Written problem: Continue the passage below on the Online Safety Bill, starting after its last sentence.

Provided text:
########################################

As we at the Centre for Policy Studies have repeatedly warned, the Online Safety Bill (OSB) as it currently stands poses a significant threat to free speech, privacy, security, innovation and investment in the British technology sector.

One of the core aims of the bill is to keep children safe online – something we can all emphatically agree with. But some MPs feel it does not go far enough. So a proposed amendment would hold senior employees of online firms personally and criminally liable for failure to enforce the OSB’s child safety duties. The amendment, which reportedly has the support of dozens of Tory MPs, seems like a good idea in a very superficial way – who doesn’t want to protect children, after all? But, in fact, it would undo much of the recent progress made in improving the bill by threatening free speech, deterring foreign investors, and upsetting our international partners. It could also result in children finding it harder to seek valuable resources online. 

How so? The bill’s child safety duties include obligations to prevent children from accessing content that the Culture Secretary considers particularly harmful – even if such content is legal – including content associated with suicide promotion or eating disorders. Although the bill is theoretically aimed at tech giants such as Meta, Amazon and Google, these duties would also apply to thousands of other user-to-user services (i.e. online services that allow users to generate and upload content that other users may encounter) including Wikipedia, Dropbox, Yelp, multiplayer online game providers, and many other much smaller firms.

Originally, the Government was going to apply this category of ‘legal but harmful’ speech more widely. However, it scrapped the provisions in November after objections from free speech campaigners (including the Centre for Policy Studies), who pointed out that it would incentivise online firms to adopt a safety-first approach, in turn effectively censoring huge swathes of legitimate speech.

The problem is that on child safety duties, those warped incentives remain – and would be made far worse by this amendment.

As it stands, online firms that do not adopt a robust enough safety regime could face fines of between £18m and 10% of global turnover, whichever is greater. But for some MPs, the threat of multi-billion-pound fines is not enough.

########################################

Extracted data:
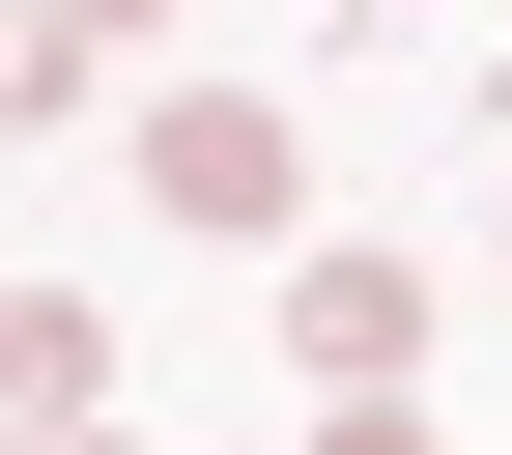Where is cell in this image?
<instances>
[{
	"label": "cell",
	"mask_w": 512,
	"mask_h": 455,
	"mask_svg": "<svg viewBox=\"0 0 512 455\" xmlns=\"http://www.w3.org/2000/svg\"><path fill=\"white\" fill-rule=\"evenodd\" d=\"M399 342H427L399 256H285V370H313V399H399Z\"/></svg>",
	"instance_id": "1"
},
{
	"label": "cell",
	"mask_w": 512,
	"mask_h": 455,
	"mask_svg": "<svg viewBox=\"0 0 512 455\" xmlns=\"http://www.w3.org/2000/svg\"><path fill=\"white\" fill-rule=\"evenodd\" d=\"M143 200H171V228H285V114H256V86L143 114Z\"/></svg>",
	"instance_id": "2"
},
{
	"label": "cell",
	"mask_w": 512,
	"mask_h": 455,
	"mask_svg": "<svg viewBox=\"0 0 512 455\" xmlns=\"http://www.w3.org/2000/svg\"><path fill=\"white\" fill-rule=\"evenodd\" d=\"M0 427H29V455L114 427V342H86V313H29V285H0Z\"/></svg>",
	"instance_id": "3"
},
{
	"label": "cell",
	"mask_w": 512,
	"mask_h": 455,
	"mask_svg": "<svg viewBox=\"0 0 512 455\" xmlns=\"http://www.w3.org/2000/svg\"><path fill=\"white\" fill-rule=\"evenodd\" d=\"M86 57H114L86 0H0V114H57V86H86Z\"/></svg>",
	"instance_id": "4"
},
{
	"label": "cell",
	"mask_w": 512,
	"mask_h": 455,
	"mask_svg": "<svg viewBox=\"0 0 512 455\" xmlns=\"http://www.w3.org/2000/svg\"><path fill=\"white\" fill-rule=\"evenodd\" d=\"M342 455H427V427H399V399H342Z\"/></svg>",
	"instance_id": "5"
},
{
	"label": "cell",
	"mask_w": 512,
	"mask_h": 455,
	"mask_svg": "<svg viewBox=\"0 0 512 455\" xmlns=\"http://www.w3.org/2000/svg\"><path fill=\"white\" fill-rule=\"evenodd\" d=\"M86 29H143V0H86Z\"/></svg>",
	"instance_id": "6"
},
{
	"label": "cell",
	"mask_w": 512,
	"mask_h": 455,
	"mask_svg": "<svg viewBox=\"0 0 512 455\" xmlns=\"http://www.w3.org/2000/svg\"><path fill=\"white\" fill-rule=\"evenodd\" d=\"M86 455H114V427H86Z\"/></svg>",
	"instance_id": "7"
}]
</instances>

########################################

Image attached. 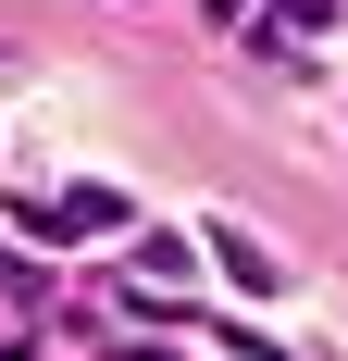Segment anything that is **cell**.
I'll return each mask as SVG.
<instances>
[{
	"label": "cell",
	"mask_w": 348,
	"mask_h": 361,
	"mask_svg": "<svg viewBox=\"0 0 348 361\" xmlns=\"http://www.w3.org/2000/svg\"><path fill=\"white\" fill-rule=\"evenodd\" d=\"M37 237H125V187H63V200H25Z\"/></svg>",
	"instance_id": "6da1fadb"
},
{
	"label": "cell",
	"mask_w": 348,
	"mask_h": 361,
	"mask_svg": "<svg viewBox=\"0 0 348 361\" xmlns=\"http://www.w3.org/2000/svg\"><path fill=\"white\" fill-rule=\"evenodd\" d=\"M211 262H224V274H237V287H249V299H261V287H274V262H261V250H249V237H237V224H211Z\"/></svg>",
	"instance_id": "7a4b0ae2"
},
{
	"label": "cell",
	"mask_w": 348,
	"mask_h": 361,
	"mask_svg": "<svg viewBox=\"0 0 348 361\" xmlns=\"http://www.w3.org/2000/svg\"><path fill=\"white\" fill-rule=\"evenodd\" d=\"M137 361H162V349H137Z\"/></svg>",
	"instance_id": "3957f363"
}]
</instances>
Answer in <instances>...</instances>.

########################################

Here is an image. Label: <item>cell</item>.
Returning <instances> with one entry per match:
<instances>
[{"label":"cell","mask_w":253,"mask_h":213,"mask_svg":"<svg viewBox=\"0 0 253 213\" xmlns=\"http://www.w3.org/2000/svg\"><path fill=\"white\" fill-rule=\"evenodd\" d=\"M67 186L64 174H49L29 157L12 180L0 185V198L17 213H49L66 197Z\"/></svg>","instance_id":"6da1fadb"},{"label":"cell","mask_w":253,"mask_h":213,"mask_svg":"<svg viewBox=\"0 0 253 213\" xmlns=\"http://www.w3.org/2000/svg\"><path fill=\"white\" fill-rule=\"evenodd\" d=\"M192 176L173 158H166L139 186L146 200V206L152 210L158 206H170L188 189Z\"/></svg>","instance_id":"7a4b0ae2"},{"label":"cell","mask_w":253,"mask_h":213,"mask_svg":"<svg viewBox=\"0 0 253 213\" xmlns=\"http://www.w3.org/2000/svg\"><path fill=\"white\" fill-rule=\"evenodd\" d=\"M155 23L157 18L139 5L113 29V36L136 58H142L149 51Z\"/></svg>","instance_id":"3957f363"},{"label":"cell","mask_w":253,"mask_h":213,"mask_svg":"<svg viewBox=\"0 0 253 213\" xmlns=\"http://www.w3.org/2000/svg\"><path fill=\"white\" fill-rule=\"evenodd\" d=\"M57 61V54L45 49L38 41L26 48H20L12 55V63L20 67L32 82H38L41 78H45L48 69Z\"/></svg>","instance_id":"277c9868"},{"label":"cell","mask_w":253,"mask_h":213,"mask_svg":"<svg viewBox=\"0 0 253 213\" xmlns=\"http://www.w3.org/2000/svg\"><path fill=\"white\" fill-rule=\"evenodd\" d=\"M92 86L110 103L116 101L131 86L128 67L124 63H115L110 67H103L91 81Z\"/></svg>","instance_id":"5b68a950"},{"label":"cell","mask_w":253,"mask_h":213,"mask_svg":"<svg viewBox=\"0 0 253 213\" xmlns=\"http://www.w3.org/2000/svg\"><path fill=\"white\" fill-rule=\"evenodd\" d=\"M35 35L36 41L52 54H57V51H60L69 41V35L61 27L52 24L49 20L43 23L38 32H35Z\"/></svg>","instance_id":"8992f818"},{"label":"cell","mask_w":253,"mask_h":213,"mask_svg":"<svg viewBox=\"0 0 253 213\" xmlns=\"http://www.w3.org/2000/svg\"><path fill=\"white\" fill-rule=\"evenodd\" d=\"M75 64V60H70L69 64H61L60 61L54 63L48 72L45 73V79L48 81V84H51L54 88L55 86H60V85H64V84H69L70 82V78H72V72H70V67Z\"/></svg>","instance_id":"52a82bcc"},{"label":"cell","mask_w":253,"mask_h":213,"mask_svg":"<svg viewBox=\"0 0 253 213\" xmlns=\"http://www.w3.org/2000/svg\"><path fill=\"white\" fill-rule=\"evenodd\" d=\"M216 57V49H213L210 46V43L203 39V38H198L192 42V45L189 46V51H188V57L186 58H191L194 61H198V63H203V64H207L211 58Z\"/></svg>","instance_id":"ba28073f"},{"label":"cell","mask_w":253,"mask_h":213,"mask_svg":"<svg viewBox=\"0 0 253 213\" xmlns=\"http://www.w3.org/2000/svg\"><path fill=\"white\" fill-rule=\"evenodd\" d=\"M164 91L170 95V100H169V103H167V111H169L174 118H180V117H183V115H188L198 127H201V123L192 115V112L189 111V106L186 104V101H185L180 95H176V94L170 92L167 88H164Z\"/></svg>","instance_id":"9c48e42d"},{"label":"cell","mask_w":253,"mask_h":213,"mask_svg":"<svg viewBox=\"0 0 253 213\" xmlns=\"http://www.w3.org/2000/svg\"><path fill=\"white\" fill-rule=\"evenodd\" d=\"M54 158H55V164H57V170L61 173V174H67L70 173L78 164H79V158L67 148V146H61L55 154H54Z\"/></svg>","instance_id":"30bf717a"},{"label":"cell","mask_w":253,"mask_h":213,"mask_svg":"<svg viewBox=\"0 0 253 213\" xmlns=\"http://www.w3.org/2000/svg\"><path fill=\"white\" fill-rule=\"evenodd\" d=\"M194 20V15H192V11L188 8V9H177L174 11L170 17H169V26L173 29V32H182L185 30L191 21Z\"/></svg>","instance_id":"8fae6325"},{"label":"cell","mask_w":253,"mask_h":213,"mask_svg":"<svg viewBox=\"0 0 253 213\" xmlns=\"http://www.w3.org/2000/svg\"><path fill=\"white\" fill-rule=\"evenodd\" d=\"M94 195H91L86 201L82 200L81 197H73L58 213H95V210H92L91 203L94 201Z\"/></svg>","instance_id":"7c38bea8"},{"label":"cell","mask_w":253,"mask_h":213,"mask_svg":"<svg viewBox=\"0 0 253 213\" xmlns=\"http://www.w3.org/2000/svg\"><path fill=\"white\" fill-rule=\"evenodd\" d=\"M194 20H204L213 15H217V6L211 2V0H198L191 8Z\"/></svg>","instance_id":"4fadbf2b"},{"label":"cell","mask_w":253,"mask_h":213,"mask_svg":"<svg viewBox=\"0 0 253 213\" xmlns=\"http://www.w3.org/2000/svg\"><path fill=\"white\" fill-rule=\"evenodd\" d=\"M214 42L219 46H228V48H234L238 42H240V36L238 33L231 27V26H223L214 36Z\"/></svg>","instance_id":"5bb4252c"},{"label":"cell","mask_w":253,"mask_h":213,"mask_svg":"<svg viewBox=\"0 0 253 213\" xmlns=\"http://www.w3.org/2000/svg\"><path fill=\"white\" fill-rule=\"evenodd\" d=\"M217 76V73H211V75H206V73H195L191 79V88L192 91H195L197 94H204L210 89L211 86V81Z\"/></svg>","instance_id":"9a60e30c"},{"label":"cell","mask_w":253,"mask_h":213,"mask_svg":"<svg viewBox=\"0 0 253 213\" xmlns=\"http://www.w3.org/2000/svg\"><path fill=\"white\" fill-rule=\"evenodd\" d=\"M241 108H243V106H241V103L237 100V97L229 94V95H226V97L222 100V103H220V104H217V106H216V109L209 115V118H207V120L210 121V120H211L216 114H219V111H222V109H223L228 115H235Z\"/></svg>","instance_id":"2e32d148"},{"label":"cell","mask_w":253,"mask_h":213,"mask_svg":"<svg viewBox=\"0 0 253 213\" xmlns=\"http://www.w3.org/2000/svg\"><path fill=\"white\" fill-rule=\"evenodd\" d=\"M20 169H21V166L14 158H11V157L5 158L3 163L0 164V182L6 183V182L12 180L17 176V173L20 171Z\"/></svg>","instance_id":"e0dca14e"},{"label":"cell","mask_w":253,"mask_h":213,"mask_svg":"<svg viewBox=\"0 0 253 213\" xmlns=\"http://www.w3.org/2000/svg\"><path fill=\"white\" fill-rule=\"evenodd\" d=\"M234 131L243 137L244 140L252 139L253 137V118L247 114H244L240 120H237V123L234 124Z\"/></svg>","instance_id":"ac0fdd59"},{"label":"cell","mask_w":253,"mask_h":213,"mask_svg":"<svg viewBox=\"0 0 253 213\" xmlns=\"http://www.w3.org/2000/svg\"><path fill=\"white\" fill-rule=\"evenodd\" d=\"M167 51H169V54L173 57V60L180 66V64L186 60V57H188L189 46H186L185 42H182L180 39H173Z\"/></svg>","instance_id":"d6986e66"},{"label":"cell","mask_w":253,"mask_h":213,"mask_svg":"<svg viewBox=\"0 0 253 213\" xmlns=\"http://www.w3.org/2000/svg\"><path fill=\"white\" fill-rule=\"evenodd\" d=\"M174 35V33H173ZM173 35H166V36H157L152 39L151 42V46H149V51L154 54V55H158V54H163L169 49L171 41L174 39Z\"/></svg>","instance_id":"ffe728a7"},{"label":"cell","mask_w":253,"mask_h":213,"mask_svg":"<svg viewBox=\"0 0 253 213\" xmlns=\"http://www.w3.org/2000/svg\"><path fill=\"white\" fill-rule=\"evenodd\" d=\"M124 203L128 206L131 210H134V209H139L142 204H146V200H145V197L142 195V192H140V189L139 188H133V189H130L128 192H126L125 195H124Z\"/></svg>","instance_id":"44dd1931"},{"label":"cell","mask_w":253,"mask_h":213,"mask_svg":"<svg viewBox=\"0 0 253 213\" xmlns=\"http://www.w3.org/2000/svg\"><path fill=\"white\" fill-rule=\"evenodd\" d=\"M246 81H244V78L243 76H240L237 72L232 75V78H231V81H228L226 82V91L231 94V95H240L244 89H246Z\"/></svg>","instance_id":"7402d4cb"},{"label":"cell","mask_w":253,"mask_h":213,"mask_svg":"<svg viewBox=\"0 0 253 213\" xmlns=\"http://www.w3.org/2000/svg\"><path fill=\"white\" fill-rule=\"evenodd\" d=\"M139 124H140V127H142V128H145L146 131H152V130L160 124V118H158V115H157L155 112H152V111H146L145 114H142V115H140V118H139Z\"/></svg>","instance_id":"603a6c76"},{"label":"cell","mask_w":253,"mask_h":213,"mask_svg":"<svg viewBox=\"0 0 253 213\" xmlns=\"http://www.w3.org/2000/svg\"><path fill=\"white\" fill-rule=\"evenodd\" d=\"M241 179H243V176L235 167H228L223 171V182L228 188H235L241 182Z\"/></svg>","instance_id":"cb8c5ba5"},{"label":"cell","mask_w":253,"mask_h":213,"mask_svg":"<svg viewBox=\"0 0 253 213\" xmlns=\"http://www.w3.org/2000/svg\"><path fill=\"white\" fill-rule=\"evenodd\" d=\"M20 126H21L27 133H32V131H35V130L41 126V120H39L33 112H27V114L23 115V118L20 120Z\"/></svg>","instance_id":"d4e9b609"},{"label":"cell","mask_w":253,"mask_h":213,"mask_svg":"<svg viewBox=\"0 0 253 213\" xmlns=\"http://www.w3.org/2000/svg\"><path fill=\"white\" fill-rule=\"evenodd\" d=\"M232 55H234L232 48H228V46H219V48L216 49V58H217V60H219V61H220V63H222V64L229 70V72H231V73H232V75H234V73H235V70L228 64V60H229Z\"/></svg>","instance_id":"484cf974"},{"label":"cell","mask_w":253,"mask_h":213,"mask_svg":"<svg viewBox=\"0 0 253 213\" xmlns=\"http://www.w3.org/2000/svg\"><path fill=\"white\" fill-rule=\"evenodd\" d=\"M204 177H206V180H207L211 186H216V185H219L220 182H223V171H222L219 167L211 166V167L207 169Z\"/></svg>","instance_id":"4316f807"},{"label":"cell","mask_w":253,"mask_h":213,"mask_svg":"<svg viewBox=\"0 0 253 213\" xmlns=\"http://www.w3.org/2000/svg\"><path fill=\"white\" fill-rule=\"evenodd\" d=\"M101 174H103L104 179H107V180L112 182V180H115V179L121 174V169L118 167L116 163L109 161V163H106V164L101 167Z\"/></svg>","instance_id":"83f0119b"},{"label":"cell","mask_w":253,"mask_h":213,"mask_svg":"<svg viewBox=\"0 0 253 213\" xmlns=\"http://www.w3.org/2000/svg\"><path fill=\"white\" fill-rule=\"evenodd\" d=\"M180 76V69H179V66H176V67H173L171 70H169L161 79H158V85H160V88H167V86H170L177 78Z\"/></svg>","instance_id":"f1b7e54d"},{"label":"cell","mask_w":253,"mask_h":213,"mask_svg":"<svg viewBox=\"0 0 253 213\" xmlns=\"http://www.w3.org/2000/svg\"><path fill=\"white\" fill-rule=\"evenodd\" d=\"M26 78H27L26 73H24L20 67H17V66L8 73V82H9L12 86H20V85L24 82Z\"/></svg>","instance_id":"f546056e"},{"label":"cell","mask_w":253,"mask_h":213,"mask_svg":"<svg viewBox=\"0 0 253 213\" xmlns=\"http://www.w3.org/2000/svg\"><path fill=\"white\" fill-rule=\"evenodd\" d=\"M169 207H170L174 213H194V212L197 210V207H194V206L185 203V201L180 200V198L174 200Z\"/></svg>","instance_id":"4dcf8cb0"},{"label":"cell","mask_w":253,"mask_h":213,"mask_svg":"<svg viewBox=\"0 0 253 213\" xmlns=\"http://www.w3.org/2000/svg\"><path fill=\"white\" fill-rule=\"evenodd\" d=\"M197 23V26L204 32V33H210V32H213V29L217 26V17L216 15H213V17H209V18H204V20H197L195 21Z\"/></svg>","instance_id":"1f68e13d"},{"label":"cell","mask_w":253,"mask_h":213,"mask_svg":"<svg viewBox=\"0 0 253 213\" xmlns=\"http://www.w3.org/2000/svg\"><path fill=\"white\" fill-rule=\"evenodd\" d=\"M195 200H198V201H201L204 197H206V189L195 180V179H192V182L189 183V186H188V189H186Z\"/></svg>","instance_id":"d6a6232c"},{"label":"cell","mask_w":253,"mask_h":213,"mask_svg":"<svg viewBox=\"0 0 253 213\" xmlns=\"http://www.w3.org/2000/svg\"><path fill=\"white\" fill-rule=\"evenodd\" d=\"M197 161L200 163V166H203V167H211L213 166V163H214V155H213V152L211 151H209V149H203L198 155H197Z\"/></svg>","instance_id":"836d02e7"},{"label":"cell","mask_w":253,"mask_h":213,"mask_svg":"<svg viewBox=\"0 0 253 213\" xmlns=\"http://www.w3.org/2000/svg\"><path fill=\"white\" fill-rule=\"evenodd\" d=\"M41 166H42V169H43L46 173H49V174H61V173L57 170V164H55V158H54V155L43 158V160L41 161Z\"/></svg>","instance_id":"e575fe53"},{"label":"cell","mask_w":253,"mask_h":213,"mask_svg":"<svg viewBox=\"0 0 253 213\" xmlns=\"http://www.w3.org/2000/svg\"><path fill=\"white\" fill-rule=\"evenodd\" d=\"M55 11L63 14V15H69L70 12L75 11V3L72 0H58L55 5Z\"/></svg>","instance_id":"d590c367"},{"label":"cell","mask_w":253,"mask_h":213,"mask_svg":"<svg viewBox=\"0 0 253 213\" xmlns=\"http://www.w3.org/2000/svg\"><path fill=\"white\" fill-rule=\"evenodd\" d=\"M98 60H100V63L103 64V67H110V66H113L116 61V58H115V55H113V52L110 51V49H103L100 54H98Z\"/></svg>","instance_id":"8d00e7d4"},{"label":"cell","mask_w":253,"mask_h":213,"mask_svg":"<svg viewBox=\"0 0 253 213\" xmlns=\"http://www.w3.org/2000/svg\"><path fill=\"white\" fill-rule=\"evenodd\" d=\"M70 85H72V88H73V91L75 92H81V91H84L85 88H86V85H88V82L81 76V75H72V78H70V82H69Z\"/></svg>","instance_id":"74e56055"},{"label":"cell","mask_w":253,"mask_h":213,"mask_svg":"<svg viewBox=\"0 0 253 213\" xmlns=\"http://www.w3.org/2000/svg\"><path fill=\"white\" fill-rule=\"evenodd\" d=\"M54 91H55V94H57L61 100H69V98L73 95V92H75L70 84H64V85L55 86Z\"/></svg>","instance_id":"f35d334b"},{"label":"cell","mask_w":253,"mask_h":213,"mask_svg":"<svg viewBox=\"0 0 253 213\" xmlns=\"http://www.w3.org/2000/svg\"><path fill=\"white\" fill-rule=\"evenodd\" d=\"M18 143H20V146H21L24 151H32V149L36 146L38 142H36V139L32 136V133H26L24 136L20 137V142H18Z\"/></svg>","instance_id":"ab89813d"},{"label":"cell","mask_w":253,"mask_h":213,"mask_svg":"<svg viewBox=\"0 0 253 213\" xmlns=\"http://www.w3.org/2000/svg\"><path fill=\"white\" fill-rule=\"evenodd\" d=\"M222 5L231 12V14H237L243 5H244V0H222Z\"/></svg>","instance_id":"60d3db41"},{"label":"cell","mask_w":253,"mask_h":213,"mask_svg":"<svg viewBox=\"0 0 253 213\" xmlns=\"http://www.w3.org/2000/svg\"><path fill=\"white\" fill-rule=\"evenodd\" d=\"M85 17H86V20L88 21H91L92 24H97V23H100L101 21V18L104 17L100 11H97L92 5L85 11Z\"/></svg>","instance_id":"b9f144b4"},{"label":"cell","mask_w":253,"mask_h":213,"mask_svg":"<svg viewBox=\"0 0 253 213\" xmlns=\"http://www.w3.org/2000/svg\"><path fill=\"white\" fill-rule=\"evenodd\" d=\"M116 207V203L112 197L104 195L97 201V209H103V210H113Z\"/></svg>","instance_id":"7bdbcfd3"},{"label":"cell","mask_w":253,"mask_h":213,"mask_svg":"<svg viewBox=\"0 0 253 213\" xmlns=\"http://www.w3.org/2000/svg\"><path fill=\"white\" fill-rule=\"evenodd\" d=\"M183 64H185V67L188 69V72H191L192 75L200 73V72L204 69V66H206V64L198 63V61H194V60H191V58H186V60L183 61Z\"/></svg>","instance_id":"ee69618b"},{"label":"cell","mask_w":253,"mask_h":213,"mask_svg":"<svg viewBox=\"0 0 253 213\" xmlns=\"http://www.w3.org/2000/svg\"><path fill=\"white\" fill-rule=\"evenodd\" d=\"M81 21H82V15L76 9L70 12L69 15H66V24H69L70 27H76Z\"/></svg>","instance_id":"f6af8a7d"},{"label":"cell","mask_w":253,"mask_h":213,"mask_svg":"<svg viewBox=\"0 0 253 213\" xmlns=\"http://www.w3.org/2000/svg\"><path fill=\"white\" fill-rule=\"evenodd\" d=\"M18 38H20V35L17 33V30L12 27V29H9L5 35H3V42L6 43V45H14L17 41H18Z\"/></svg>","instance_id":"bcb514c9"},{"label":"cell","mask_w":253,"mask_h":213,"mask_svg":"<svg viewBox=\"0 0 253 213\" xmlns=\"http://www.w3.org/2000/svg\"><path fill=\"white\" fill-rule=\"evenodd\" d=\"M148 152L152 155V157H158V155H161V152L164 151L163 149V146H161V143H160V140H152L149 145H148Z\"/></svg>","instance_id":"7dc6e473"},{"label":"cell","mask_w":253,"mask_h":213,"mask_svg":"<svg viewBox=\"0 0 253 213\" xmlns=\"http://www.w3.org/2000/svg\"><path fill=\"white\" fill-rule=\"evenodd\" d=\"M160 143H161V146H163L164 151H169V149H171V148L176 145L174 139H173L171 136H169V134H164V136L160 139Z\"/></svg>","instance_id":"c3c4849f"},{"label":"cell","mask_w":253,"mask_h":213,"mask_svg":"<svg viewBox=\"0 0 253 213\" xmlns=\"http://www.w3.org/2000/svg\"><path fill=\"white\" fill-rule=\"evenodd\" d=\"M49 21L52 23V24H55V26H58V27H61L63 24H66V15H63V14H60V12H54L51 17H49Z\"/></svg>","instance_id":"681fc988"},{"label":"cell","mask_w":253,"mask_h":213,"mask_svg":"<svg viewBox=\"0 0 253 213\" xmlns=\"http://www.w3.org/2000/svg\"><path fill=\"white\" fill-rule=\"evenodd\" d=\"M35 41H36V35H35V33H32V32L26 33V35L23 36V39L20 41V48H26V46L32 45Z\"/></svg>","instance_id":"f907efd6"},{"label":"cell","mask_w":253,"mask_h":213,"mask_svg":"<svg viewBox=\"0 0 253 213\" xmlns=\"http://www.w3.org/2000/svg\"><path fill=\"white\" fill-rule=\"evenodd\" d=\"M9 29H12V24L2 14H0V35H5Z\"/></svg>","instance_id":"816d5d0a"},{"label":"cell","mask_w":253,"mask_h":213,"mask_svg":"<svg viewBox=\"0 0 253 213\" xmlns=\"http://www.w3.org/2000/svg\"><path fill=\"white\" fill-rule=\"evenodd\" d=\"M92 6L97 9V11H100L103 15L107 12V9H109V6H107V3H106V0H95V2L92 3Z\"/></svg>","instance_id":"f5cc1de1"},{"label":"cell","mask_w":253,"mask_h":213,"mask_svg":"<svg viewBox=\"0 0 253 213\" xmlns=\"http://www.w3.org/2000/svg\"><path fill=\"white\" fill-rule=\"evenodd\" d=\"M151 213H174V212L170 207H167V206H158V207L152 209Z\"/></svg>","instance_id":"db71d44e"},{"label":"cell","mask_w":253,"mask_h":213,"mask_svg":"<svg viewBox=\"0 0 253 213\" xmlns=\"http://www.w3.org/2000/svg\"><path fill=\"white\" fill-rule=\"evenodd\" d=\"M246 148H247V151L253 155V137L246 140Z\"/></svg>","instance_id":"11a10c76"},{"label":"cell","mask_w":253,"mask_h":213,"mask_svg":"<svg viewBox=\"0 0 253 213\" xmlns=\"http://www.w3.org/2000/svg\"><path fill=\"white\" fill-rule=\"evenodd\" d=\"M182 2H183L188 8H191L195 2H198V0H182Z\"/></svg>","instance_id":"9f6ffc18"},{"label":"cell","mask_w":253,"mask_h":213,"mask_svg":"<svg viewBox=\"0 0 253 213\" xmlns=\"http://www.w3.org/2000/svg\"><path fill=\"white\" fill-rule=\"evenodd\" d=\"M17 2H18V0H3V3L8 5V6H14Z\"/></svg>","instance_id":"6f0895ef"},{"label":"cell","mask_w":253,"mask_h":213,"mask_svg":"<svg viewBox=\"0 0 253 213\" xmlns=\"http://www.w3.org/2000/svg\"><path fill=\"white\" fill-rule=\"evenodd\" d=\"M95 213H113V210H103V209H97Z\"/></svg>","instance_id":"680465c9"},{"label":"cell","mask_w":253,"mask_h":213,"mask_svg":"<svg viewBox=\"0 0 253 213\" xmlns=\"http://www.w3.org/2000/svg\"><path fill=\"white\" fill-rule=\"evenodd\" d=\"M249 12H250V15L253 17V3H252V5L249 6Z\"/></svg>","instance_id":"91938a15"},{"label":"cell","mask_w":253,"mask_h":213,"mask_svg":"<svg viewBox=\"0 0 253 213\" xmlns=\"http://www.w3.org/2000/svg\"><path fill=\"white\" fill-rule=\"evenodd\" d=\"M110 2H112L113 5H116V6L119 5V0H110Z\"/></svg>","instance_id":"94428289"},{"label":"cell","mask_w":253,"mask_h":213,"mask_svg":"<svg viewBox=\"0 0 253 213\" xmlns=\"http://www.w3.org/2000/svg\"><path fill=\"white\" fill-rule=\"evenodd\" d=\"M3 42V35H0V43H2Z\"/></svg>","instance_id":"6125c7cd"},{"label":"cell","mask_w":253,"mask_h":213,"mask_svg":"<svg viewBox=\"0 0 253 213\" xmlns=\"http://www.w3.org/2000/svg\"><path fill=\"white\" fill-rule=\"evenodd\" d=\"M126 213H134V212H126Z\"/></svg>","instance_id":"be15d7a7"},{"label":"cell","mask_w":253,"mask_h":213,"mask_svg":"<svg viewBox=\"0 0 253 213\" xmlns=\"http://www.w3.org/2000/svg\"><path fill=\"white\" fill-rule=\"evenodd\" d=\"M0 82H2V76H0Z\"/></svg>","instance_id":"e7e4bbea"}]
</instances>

########################################

Result of this exercise:
New Clause 2 (NC2), introduced by Conservative MPs Sir William Cash, Miriam Cates and Sally-Ann Hart, would make directors and senior managers at online platforms criminally liable for violations of the OSB’s child safety duties if such violations occur with the consent, connivance, or neglect of directors or senior managers. 

This amendment sounds commendably robust, but would actually make matters even worse. Indeed, Cates’ recent defence of it in The Telegraph betrays crucial misunderstandings of how online firms tackle harmful content at scale. The problem here is that online content such as images, comments and videos is not created with clear labels attached. It is possible for social media platforms to identify content that is illegal no matter the context (e.g. child sexual exploitation material). But often whether content is harmful or not depends on the context in which it appears.

It might initially seem obvious what youth suicide promotion content looks like. But a video that promotes suicide can be harmful in one context (e.g encouraging young people to end their lives) and helpful in another (e.g a mental health charity showcasing the content as part of a seminar series on youth mental health). A social media company seeking to allow the latter but not the former would likely remove both if NC2 makes its way into the final version of the legislation. The result would be fewer online resources available for children struggling with suicidal thoughts, eating disorders, harassment, abuse, and other difficult issues that require online firms to adopt nuanced and flexible content moderation practices in order to be effective.

NC2 would also result in less investment in the UK’s tech sector. Introducing the threat of criminal penalties for senior staff will make the UK stand out in the worst way possible among Western economies. At a time when the government is seeking to make the UK a global leader in innovation, threatening senior management at online firms with prison time is the wrong approach. 

In her Telegraph piece Cates notes that there is some precedent to the idea of imposing criminal penalties on social media leadership, citing the Irish Online Safety and Media Regulation Act as an example. But the Irish law is much more restrained than what Cates, Cash and Hart are suggesting. It only threatens criminal sanctions if a firm refuses to comply with a regulator’s order. More to the point, Ireland’s president only signed the Online Safety and Media Regulation Act into law last month, so we still have not had enough time to see what the effects of the criminal sanctions in the bill might be.

If the amendment is included in the final version of the bill, the Government should be prepared for repercussions if foreign technology company managers end up in the British courts. The Chinese authorities have already shown that they are willing to arrest foreigners in retaliatory measures. A few years ago, Chinese police detained two Canadians after the arrest of Huawei’s chief financial officer in Canada. It is not inconceivable that if TikTok executives were to end up in prison thanks to NC2, that British citizens in China would face arrest.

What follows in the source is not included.